The Government minister who holds responsibility for the protection of the island’s children is disturbed about the worrying trend of schoolgirls being impregnated by “hard back men”.
The situation has angered Minister of People Empowerment and Elder Affairs Cynthia Forde and she has called on parents
to stop encouraging their under-aged
pregnant daughters, not to tell child care authorities who was responsible for their pregnancy.
The minister spoke out briefly about the issue this morning, as she delivered remarks at the Lloyd Erskine Sandiford Centre for the launch of the FMH Sandy Lane Charitable Trust Help Line, held.
“I am one of the most disturbed mothers, grandmothers, aunties of Barbados because of our young girls are being impregnated, not by school boys alone, because I can understand that, but by hard-back men. I believe this is an integral part of what we have to work towards stamping out, and bring the perpetrators to justice. It is wrong.

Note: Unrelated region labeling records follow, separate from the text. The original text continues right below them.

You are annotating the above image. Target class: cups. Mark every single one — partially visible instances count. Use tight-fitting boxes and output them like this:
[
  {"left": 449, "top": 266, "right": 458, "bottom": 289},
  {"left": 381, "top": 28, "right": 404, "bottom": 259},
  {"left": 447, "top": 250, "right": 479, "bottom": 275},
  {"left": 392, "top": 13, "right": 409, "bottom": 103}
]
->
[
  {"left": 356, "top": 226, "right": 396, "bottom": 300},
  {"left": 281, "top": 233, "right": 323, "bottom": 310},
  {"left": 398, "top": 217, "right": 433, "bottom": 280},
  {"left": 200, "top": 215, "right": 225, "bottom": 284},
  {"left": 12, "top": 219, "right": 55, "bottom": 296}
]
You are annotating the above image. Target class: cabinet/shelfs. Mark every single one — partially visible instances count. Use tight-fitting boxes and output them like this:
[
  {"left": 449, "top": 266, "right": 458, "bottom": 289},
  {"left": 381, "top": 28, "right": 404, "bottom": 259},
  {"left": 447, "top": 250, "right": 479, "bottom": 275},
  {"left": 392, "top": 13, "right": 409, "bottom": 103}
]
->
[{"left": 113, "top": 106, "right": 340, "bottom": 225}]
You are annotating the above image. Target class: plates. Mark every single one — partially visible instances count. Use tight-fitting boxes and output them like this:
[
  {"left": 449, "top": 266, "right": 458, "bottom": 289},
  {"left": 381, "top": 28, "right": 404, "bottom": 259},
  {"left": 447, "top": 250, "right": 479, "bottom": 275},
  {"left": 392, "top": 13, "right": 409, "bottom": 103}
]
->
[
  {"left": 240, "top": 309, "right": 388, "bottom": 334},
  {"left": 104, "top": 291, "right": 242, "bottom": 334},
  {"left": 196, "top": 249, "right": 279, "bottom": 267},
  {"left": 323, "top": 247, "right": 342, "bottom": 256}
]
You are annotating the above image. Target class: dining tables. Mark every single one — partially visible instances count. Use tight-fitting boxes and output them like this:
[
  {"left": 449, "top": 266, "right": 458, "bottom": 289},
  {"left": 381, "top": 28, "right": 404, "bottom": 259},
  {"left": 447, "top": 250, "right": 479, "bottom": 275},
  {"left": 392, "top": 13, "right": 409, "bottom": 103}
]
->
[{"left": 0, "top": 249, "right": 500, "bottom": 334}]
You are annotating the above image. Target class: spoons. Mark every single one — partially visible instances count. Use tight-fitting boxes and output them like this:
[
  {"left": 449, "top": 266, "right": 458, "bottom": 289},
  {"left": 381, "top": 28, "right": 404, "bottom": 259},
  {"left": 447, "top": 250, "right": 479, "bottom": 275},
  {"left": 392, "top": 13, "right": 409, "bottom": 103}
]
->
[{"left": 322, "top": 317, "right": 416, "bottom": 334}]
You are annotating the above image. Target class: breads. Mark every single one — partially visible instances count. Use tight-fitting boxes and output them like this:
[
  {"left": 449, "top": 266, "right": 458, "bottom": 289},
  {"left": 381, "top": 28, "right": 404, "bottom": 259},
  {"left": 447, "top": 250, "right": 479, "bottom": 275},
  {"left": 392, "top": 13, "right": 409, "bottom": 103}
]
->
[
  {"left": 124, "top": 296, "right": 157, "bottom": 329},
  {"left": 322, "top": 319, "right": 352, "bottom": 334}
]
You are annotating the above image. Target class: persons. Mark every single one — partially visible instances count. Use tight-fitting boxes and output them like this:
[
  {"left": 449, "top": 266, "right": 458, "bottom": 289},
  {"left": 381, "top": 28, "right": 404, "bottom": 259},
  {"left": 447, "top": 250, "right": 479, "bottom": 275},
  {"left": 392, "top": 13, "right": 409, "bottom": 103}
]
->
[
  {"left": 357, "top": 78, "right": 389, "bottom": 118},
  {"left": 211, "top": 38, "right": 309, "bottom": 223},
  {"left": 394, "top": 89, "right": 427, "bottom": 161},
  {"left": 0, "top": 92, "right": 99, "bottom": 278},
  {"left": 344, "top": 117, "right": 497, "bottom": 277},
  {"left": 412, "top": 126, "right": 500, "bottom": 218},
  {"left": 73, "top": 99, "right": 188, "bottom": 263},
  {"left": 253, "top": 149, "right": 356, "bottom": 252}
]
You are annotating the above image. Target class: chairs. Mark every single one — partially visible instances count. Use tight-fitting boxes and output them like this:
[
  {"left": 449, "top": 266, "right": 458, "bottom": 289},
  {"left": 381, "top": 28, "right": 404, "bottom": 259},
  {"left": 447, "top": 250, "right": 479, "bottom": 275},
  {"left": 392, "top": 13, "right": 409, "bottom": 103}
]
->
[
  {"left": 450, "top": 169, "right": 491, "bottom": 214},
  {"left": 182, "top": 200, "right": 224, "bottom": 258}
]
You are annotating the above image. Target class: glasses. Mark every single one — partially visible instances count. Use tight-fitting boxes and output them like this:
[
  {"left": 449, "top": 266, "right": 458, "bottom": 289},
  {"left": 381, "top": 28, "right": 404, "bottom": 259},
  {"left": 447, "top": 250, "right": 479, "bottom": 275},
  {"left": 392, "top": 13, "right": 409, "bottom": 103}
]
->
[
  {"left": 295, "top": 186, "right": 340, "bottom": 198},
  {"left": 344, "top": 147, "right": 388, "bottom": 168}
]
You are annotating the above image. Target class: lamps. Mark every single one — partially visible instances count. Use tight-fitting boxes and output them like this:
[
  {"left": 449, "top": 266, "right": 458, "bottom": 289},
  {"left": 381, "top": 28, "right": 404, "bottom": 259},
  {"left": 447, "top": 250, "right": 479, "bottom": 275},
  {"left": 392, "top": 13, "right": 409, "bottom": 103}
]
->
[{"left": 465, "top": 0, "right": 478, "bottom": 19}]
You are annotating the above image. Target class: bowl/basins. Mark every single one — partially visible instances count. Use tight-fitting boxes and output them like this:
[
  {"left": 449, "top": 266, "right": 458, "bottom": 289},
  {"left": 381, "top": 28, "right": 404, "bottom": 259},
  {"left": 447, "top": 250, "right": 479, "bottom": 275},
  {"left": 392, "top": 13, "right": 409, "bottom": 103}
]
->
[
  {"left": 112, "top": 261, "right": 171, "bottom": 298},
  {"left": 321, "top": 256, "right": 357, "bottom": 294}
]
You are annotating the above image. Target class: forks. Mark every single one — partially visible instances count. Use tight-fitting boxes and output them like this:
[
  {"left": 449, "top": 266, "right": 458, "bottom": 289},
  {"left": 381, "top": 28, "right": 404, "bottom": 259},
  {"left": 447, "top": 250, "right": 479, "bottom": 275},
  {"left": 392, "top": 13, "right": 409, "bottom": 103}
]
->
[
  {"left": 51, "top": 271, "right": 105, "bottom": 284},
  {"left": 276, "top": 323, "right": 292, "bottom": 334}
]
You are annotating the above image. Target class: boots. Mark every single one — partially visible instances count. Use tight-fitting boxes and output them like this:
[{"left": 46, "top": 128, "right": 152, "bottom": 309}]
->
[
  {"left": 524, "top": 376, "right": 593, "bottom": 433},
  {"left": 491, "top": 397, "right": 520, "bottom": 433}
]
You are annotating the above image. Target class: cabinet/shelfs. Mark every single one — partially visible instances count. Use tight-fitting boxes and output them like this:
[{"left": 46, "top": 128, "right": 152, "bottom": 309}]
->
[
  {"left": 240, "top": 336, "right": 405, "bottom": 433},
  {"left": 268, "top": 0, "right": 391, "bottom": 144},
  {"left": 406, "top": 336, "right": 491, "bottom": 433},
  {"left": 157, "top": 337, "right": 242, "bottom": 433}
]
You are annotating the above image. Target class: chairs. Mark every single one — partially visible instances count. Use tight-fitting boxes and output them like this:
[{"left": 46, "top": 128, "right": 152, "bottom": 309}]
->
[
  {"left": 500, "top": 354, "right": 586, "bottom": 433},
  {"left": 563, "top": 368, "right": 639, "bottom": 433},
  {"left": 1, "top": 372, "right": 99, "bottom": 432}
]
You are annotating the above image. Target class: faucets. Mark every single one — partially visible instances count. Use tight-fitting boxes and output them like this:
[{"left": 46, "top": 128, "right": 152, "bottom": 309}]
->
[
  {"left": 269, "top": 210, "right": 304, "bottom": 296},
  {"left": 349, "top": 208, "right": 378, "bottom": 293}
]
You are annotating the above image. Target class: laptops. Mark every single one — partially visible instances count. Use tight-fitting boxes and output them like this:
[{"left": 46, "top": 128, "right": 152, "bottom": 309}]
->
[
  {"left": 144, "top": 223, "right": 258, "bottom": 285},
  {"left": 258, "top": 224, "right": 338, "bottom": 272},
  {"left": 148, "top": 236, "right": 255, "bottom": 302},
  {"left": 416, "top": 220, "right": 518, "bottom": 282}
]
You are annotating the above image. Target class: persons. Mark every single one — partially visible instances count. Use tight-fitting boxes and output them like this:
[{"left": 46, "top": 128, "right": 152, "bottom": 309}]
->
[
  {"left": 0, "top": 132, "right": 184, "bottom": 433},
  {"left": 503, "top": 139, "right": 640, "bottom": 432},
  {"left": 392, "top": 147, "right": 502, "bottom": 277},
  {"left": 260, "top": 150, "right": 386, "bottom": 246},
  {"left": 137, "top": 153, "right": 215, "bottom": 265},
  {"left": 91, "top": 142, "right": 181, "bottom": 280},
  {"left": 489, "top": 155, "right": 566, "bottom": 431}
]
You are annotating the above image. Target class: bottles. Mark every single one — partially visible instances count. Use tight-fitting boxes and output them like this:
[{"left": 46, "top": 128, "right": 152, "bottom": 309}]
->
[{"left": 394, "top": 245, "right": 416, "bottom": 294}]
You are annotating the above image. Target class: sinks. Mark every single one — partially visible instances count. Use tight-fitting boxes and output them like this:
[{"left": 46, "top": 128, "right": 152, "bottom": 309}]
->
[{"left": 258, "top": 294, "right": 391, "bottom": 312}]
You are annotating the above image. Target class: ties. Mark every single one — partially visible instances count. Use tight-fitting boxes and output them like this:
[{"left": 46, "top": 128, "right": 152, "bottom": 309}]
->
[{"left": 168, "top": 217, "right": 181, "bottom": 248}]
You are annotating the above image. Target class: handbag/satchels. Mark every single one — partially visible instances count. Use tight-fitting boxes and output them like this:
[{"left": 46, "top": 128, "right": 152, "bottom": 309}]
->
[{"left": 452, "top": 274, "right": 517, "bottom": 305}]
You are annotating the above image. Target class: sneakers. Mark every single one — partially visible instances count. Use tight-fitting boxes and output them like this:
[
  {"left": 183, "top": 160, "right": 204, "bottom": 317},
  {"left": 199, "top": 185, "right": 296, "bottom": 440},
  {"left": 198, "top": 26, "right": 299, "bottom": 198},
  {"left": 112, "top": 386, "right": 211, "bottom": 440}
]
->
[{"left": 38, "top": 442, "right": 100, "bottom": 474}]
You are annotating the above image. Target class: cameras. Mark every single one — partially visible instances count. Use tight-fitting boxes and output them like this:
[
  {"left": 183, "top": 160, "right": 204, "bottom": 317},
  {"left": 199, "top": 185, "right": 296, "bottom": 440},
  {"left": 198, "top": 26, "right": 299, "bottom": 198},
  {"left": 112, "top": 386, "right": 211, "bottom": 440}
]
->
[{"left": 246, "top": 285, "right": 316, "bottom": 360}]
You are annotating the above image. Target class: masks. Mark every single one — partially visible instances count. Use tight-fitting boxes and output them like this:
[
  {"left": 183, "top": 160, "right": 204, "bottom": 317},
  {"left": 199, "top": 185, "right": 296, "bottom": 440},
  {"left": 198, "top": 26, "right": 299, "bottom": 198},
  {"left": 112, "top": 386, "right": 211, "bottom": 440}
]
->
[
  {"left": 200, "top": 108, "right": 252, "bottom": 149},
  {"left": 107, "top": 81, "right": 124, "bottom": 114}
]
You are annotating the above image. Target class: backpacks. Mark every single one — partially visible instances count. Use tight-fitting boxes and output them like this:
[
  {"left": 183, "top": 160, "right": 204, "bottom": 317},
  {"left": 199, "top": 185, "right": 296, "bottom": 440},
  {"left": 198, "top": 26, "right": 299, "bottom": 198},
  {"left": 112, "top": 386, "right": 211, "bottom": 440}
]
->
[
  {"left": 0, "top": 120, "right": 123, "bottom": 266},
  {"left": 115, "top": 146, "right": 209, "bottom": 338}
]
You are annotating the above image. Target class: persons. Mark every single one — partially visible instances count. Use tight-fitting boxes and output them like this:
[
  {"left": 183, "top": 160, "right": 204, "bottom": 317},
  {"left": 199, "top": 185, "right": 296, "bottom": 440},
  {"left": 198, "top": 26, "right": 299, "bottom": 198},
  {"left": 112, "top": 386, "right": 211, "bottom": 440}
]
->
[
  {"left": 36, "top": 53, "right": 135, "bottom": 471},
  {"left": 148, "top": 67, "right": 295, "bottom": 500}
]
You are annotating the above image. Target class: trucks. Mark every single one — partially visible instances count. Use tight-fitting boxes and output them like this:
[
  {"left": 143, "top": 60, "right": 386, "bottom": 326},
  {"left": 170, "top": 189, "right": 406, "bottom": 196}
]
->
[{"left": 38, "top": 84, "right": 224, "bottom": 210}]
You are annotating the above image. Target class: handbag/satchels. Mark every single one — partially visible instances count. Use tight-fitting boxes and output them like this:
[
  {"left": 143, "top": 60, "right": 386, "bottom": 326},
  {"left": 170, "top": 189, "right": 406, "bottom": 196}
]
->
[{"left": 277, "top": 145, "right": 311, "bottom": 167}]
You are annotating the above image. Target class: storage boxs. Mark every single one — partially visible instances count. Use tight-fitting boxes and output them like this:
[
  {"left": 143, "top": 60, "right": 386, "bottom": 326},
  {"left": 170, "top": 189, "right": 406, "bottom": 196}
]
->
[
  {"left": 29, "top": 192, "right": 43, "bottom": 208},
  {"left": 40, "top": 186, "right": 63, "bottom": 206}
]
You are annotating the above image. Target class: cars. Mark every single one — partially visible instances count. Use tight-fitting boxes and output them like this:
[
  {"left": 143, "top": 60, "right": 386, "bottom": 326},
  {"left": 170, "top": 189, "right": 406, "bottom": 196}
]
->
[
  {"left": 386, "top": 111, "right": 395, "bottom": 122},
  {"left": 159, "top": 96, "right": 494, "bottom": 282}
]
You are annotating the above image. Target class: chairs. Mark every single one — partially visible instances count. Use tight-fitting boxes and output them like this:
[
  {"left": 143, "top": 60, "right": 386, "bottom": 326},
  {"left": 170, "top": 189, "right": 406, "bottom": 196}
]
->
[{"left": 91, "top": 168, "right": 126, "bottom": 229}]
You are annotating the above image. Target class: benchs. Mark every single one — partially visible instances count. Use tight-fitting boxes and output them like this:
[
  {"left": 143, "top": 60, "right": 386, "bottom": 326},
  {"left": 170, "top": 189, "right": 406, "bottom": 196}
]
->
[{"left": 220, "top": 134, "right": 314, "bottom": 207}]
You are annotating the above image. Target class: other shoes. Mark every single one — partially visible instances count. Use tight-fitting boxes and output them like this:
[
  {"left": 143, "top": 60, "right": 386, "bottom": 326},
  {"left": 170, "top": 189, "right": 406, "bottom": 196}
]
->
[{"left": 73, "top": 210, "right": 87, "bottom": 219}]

“Last week I saw about 20 of them. Granted that this year they are a little older than most years. Nobody wants a 14-year-old girl with two babies. I saw two of them last year, in the same environment, on the second baby at 14 years old.
“Where are the men? And they are not school boys. . . Most of those girls are those who are most impoverished and they are the ones that need the help to raise the babies,” Forde said.
Following the launch, Forde told Barbados TODAY that this troubling situation cannot be allowed to continue, and indicated that while the Child Care Board, which falls under her ministry, can only do its best to investigate such cases, there was legislation to deal with it.
However, the St Thomas Member of Parliament lamented that some parents, particularly mothers, often used their influence on their daughters to convince them not to speak to authorities regarding the men involved.
“I want the men locked up,” Forde said.
“But I understand that some of the mothers in particular are the ones who are telling the children that ‘I am not going to allow you to reveal who the man is because you are not going to be able to get maintenance for the child’.
“I understand that some of them, not all, are the ones who are hiding that
information from the police and the Child Care Board, but it has to stop. The Welfare Department will help and the Child Care Board makes sure that provisions are made available for them in terms of day care, so that the girls can go back to school,” she said.
Forde noted that she has been meeting some of these young mothers for around 21 years, and it bothered her every time she met with them, especially when they speak to her about the struggles they face in life and the goals they have set for themselves.
“It has to stop. Parents need to be more supportive and more responsible for supervising children. I see them every year I do the programme. They are great children.
“And they are from all the secondary schools, not just the comprehensive, or what we call the newer secondary schools. It is across the board. It says that parents now have to protect children, teachers have to give them a listening ear, and there are others in the society who have to play their role too,” she said.
The minister said she hoped that the Help Line, which is a 24-hour service, at the disposal of children up to 18 years, would be one of the solutions to addressing the worrying trend of teenaged pregnancy in Barbados.